# OPDRACHT 1
Hoeveel extra geld wil de minister volgens het stuk over het defensiebudget hieronder op korte termijn vinden?
# OPDRACHT 2
Schrijf het stuk over het defensiebudget hieronder verder, vanaf waar het ophoudt.

# GEKOZEN FRAGMENT
○ ○ ○ ○ ○ ○ ○

De balans: eerst 1 miljard euro extra voor munitie, dan pas de rest


Vandaag legt minister van Defensie Theo Francken (N-VA) zijn plan op tafel om op korte termijn 4 miljard euro extra te vinden voor het defensiebudget. Wel zijn er nog veel vragen over hoe de financiering moet gebeuren en waaraan die middelen zullen worden besteed. Wellicht is de aankoop van munitie prioritair vooraleer er ruimte is voor langetermijninvesteringen, zoals gevechtsvliegtuigen en drones. Politiek gevoelige discussies zijn niet uit te sluiten.

○ ○ ○ ○ ○ ○ ○

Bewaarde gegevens
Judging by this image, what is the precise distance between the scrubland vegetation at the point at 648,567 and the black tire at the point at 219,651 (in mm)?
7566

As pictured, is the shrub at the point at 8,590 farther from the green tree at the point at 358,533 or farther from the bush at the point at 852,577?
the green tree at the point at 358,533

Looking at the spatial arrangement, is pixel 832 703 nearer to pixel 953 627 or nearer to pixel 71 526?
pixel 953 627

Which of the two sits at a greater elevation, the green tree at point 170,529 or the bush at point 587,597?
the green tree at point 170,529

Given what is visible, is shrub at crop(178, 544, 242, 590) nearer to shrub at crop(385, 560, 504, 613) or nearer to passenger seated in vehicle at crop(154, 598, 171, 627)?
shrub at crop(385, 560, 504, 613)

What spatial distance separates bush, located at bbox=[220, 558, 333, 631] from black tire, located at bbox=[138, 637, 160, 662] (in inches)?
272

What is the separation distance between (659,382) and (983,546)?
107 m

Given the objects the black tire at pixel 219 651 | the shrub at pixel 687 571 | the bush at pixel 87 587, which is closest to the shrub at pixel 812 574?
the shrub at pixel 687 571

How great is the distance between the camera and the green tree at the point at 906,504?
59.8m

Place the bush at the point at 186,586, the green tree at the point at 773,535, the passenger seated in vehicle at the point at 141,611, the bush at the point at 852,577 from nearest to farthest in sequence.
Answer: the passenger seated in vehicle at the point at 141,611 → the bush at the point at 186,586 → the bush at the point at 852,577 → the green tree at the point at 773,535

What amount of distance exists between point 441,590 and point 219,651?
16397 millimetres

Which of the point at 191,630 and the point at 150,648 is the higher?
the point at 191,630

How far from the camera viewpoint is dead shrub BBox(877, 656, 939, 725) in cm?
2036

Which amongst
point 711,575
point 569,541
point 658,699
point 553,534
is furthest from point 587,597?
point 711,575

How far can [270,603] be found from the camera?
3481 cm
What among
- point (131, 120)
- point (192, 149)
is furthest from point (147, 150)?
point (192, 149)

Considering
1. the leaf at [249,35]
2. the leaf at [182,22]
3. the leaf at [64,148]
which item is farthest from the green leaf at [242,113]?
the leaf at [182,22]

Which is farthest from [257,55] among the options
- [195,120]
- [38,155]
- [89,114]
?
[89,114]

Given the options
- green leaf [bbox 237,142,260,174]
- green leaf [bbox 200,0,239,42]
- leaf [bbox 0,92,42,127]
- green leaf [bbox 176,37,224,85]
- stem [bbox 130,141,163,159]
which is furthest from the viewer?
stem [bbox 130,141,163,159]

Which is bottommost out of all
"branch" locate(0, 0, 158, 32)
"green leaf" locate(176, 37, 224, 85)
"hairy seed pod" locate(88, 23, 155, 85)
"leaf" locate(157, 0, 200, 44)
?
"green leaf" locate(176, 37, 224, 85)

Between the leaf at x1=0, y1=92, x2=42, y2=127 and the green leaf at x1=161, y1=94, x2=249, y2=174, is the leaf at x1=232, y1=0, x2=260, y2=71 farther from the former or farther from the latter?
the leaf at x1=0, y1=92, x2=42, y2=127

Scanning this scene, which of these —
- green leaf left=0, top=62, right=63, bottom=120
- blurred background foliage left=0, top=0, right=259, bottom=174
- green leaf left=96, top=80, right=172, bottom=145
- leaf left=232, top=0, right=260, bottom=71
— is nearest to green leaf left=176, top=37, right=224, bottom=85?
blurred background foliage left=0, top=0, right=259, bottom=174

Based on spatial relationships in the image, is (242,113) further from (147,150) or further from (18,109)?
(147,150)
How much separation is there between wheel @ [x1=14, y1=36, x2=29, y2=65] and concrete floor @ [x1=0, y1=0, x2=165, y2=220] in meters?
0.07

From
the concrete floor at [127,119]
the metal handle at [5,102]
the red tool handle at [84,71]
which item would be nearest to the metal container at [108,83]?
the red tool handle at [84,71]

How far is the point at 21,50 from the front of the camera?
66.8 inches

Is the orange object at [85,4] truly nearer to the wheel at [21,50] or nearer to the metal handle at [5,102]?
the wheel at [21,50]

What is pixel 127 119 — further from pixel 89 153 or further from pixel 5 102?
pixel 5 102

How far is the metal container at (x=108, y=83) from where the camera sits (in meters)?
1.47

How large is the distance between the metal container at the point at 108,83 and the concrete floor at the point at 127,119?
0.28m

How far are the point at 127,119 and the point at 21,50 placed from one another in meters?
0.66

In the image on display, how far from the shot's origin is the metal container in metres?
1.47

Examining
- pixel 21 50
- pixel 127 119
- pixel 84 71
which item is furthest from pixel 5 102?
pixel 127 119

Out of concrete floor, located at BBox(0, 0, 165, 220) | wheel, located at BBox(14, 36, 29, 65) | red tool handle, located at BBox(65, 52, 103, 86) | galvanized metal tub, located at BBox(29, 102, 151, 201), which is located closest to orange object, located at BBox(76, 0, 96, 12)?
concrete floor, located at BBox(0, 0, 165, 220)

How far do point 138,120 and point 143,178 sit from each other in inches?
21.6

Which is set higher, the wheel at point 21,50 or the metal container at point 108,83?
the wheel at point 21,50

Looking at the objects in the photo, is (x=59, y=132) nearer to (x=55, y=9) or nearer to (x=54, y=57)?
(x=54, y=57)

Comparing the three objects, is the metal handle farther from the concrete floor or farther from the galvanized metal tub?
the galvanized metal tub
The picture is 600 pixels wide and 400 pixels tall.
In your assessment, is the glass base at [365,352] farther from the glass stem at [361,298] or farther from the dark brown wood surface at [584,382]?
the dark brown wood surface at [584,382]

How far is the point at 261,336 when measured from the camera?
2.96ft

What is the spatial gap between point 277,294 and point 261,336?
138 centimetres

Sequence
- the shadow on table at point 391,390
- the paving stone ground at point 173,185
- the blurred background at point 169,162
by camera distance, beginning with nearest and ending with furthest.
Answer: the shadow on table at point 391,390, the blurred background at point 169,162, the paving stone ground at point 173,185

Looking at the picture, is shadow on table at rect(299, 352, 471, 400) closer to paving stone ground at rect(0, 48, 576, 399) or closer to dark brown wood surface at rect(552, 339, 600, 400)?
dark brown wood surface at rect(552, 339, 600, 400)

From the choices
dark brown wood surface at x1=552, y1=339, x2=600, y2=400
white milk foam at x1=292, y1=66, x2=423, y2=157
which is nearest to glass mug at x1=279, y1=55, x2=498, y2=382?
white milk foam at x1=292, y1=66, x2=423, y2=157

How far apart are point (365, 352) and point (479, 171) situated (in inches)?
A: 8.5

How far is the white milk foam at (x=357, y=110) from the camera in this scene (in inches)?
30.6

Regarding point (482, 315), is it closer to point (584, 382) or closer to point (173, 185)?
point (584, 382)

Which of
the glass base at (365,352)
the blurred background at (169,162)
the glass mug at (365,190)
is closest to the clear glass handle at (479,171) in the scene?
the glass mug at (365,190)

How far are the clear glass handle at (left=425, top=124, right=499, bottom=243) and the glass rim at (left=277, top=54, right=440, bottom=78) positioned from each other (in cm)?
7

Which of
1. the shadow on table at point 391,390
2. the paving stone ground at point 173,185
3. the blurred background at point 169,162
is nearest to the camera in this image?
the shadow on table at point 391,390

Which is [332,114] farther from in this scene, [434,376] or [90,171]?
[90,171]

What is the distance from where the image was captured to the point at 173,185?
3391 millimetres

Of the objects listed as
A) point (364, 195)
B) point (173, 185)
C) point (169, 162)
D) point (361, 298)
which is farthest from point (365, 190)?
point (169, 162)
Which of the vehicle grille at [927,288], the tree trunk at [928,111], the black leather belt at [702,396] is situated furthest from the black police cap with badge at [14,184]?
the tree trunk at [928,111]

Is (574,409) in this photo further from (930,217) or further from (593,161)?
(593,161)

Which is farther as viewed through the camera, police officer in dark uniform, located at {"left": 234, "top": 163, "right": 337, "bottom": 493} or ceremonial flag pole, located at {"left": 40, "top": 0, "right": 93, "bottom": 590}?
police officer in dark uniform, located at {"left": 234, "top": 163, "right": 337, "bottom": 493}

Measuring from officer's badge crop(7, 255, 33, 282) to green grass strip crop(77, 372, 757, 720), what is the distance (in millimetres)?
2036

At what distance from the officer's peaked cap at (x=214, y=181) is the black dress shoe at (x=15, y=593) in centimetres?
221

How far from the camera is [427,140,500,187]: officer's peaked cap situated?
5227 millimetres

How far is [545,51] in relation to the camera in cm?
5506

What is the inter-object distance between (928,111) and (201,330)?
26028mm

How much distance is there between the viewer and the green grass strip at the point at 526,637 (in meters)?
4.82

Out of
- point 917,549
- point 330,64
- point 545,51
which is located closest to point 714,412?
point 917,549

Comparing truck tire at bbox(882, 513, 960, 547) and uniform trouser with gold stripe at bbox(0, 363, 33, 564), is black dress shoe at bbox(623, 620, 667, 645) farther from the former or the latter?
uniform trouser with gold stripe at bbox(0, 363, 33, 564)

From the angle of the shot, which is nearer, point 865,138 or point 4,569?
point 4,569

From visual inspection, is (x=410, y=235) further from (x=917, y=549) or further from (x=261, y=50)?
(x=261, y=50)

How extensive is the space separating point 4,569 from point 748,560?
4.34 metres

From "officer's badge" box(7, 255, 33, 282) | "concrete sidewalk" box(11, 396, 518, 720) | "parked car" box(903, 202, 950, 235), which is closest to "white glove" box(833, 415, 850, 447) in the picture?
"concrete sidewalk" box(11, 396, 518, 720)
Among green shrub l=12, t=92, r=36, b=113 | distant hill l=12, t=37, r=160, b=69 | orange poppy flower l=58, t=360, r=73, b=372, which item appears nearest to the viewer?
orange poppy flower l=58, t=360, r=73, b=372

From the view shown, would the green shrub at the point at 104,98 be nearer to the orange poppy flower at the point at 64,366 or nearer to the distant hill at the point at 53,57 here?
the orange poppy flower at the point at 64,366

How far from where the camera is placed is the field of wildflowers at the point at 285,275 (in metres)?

○ ○ ○ ○ ○ ○ ○

# ANTWOORD 1
Vier miljard euro.

# ANTWOORD 2
Het gaat snel. De federale regering wil nog voor de zomer de uitgaven voor defensie optrekken van 8 naar 12 miljard euro. Zo haalt België de NAVO-norm van 2 procent van het bruto binnenlands product (bbp). Minister van Defensie Theo Francken (N-VA) heeft daarvoor een plan klaar en wil zelfs verder gaan: 2,5 procent van het bbp moet op termijn naar het leger gaan. Zijn collega op Begroting, Vincent Van Peteghem (cd&v), pleit voor een “door de begroting verzekerd investeringspakket van 17,2 miljard euro dat gedurende de periode 2025-2029 besteed kan worden aan defensie”. “Zo kan de 2 procentnorm gehaald worden tegen de zomer, en investeren we niet enkel sneller, maar op lange termijn ook meer in defensie.”
De vraagt rijst hoe dat alles gefinancierd moet worden met enkel en alleen al het federale begrotingstekort dat dit jaar 23 miljard euro bedraagt of 3,6 procent van het bbp.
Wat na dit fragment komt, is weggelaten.